> _Exercise directions_
Extract every line of the listing below and reproduce each one character for character, in the same order.

> _Provided material_
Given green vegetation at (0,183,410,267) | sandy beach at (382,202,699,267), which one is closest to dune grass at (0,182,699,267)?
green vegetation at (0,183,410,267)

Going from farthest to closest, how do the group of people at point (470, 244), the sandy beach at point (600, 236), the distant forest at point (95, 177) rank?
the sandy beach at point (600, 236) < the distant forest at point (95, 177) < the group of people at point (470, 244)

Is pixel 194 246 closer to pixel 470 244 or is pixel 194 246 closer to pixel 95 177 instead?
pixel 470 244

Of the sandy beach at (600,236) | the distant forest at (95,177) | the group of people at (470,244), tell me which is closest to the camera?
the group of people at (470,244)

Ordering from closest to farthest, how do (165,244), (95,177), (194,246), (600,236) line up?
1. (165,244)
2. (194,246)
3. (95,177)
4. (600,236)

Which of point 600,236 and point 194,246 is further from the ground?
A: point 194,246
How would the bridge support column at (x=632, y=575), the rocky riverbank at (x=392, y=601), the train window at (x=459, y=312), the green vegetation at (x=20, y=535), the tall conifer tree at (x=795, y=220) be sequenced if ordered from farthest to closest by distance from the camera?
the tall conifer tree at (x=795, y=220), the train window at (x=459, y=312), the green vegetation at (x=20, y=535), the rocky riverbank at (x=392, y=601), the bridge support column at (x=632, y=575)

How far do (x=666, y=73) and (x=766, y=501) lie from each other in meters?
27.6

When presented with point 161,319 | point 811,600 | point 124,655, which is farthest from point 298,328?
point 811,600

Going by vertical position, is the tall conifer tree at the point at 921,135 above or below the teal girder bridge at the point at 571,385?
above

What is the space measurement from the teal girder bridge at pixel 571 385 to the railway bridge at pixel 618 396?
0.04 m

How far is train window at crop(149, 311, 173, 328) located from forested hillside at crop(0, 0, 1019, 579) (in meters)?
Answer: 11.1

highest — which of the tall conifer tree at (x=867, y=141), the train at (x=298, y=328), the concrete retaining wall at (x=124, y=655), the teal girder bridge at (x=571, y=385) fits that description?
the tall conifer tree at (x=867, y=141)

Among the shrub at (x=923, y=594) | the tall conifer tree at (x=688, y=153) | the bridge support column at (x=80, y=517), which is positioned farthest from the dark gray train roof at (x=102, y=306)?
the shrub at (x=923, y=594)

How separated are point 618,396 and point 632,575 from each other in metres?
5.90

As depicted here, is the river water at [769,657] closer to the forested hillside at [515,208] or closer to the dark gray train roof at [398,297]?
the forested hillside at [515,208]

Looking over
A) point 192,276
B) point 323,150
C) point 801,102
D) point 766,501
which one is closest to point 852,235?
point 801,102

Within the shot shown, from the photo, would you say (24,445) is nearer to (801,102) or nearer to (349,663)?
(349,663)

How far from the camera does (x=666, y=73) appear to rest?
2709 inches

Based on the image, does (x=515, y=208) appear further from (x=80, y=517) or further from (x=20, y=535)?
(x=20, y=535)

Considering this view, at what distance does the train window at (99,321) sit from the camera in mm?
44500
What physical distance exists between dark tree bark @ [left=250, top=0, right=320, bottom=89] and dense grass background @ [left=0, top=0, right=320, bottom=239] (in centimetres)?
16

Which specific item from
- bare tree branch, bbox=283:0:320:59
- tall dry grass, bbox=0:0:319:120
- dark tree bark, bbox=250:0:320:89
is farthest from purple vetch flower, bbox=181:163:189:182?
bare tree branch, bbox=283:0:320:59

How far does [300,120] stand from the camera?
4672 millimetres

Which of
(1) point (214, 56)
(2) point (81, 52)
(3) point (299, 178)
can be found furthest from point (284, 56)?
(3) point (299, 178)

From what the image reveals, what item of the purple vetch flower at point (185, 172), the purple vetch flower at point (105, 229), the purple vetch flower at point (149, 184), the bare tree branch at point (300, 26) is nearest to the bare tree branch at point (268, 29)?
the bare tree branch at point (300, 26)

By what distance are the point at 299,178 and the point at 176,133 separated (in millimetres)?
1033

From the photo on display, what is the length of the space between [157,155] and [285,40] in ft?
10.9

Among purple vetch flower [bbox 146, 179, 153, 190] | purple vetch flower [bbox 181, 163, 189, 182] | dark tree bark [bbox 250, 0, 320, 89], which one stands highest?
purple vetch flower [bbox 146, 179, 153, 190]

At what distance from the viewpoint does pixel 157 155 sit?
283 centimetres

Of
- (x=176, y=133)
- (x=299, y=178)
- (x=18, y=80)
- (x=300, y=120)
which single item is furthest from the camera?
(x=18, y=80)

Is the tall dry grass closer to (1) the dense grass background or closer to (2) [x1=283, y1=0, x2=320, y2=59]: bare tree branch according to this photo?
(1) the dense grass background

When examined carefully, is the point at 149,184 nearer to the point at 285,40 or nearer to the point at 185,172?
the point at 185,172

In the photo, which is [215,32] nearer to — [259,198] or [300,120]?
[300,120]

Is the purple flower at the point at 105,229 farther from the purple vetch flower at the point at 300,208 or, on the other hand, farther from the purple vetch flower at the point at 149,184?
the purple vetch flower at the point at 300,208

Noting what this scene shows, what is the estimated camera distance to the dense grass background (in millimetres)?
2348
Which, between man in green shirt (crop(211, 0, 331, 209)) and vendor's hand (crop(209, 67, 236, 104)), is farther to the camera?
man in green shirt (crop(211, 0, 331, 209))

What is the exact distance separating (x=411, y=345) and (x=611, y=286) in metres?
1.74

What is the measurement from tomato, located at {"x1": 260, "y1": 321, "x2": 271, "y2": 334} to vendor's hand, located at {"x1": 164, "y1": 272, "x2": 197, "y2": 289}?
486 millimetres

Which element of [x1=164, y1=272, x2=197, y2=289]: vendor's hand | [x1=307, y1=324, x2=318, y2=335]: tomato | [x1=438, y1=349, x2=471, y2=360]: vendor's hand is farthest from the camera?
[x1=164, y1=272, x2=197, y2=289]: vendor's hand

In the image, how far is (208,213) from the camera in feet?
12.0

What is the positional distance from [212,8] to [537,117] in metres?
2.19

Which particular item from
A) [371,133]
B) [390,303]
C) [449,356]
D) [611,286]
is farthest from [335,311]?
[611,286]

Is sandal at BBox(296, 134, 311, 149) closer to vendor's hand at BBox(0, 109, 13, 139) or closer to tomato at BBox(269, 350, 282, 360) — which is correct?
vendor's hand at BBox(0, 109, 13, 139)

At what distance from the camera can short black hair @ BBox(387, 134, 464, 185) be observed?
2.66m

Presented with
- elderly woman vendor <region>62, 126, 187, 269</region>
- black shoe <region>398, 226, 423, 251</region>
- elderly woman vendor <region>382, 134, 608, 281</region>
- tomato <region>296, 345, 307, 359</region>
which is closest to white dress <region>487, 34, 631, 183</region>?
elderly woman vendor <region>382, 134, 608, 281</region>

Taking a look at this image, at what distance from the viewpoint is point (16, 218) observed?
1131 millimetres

> _Expected answer_
Given green vegetation at (0,183,410,267) | sandy beach at (382,202,699,267), which one is closest to dune grass at (0,182,699,267)?
green vegetation at (0,183,410,267)

Going from farthest to closest, how do the group of people at point (470, 244), the sandy beach at point (600, 236), the distant forest at point (95, 177) rank?
the sandy beach at point (600, 236) < the distant forest at point (95, 177) < the group of people at point (470, 244)

Is pixel 194 246 closer to pixel 470 244 or is pixel 194 246 closer to pixel 95 177 instead?
pixel 470 244

Of the sandy beach at (600,236) | the distant forest at (95,177) | the group of people at (470,244), tell me which is closest to the camera?
the group of people at (470,244)

Ordering from closest to farthest, how do (165,244), (95,177), (194,246), (600,236) line up?
1. (165,244)
2. (194,246)
3. (95,177)
4. (600,236)

Which of point 600,236 and point 194,246 is further from the ground?
A: point 194,246
How would the bridge support column at (x=632, y=575), the rocky riverbank at (x=392, y=601), the train window at (x=459, y=312), the green vegetation at (x=20, y=535), the tall conifer tree at (x=795, y=220) be sequenced if ordered from farthest to closest by distance from the camera?
the tall conifer tree at (x=795, y=220), the train window at (x=459, y=312), the green vegetation at (x=20, y=535), the rocky riverbank at (x=392, y=601), the bridge support column at (x=632, y=575)

How far do (x=666, y=73) and (x=766, y=501) lie from each other in meters?
27.6

When presented with point 161,319 | point 811,600 | point 124,655, which is farthest from point 298,328?
point 811,600

Going by vertical position, is the tall conifer tree at the point at 921,135 above or below the teal girder bridge at the point at 571,385?
above

What is the space measurement from the teal girder bridge at pixel 571 385 to the railway bridge at pixel 618 396?
0.04 m

How far is train window at crop(149, 311, 173, 328) located from forested hillside at crop(0, 0, 1019, 579) (in meters)?
Answer: 11.1

highest — which of the tall conifer tree at (x=867, y=141), the train at (x=298, y=328), the concrete retaining wall at (x=124, y=655), the teal girder bridge at (x=571, y=385) fits that description?
the tall conifer tree at (x=867, y=141)

Among the shrub at (x=923, y=594) | the tall conifer tree at (x=688, y=153) | the bridge support column at (x=80, y=517), which is positioned farthest from the dark gray train roof at (x=102, y=306)?
the shrub at (x=923, y=594)

How separated are point 618,396 and point 632,575 from each other in metres?
5.90

As depicted here, is the river water at [769,657] closer to the forested hillside at [515,208] or closer to the dark gray train roof at [398,297]?
the forested hillside at [515,208]

Looking over
A) point 192,276
B) point 323,150
C) point 801,102
D) point 766,501
which one is closest to point 852,235?
point 801,102

Within the shot shown, from the photo, would you say (24,445) is nearer to (801,102) or nearer to (349,663)?
(349,663)

How far from the camera does (x=666, y=73) appear to rest?
2709 inches

Based on the image, does (x=515, y=208) appear further from (x=80, y=517) or further from (x=20, y=535)?
(x=20, y=535)

Considering this view, at what distance does the train window at (99,321) sit from the camera in mm?
44500
What physical distance exists between dark tree bark @ [left=250, top=0, right=320, bottom=89] and dense grass background @ [left=0, top=0, right=320, bottom=239] (in centimetres)?
16

Which specific item from
- bare tree branch, bbox=283:0:320:59
- tall dry grass, bbox=0:0:319:120
- dark tree bark, bbox=250:0:320:89
is farthest from purple vetch flower, bbox=181:163:189:182?
bare tree branch, bbox=283:0:320:59

How far does [300,120] stand from the camera?
4672 millimetres

Which of
(1) point (214, 56)
(2) point (81, 52)
(3) point (299, 178)
can be found furthest from point (284, 56)?
(3) point (299, 178)

From what the image reveals, what item of the purple vetch flower at point (185, 172), the purple vetch flower at point (105, 229), the purple vetch flower at point (149, 184), the bare tree branch at point (300, 26) is nearest to the bare tree branch at point (268, 29)?
the bare tree branch at point (300, 26)

By what distance are the point at 299,178 and the point at 176,133 separated (in millimetres)?
1033

From the photo on display, what is the length of the space between [157,155] and [285,40] in ft?
10.9

Among purple vetch flower [bbox 146, 179, 153, 190] | purple vetch flower [bbox 181, 163, 189, 182] | dark tree bark [bbox 250, 0, 320, 89], which one stands highest?
purple vetch flower [bbox 146, 179, 153, 190]

At what distance from the viewpoint does pixel 157 155 sit?
283 centimetres

Of
- (x=176, y=133)
- (x=299, y=178)
- (x=18, y=80)
- (x=300, y=120)
which single item is furthest from the camera?
(x=18, y=80)

Is the tall dry grass closer to (1) the dense grass background or closer to (2) [x1=283, y1=0, x2=320, y2=59]: bare tree branch according to this photo?
(1) the dense grass background

When examined carefully, is the point at 149,184 nearer to the point at 285,40 or nearer to the point at 185,172?
the point at 185,172

In the photo, which is [215,32] nearer to — [259,198] or [300,120]?
[300,120]

Is the purple flower at the point at 105,229 farther from the purple vetch flower at the point at 300,208 or, on the other hand, farther from the purple vetch flower at the point at 149,184?
the purple vetch flower at the point at 300,208

Noting what this scene shows, what is the estimated camera distance to the dense grass background (in millimetres)?
2348
Which, between man in green shirt (crop(211, 0, 331, 209)) and vendor's hand (crop(209, 67, 236, 104)), is farther to the camera?
man in green shirt (crop(211, 0, 331, 209))

What is the exact distance separating (x=411, y=345) and (x=611, y=286) in metres?
1.74

What is the measurement from tomato, located at {"x1": 260, "y1": 321, "x2": 271, "y2": 334} to vendor's hand, located at {"x1": 164, "y1": 272, "x2": 197, "y2": 289}?
486 millimetres

Which element of [x1=164, y1=272, x2=197, y2=289]: vendor's hand | [x1=307, y1=324, x2=318, y2=335]: tomato | [x1=438, y1=349, x2=471, y2=360]: vendor's hand is farthest from the camera?
[x1=164, y1=272, x2=197, y2=289]: vendor's hand

In the image, how far is (208,213) from the camera in feet?
12.0

What is the positional distance from [212,8] to [537,117] in metres?
2.19

Which particular item from
A) [371,133]
B) [390,303]
C) [449,356]
D) [611,286]
is farthest from [335,311]?
[611,286]

Is sandal at BBox(296, 134, 311, 149) closer to vendor's hand at BBox(0, 109, 13, 139) or closer to tomato at BBox(269, 350, 282, 360) — which is correct?
vendor's hand at BBox(0, 109, 13, 139)

At what distance from the camera can short black hair @ BBox(387, 134, 464, 185) be observed?
2.66m

Presented with
- elderly woman vendor <region>62, 126, 187, 269</region>
- black shoe <region>398, 226, 423, 251</region>
- elderly woman vendor <region>382, 134, 608, 281</region>
- tomato <region>296, 345, 307, 359</region>
which is closest to white dress <region>487, 34, 631, 183</region>?
elderly woman vendor <region>382, 134, 608, 281</region>

Taking a look at this image, at what distance from the viewpoint is point (16, 218) observed?
1131 millimetres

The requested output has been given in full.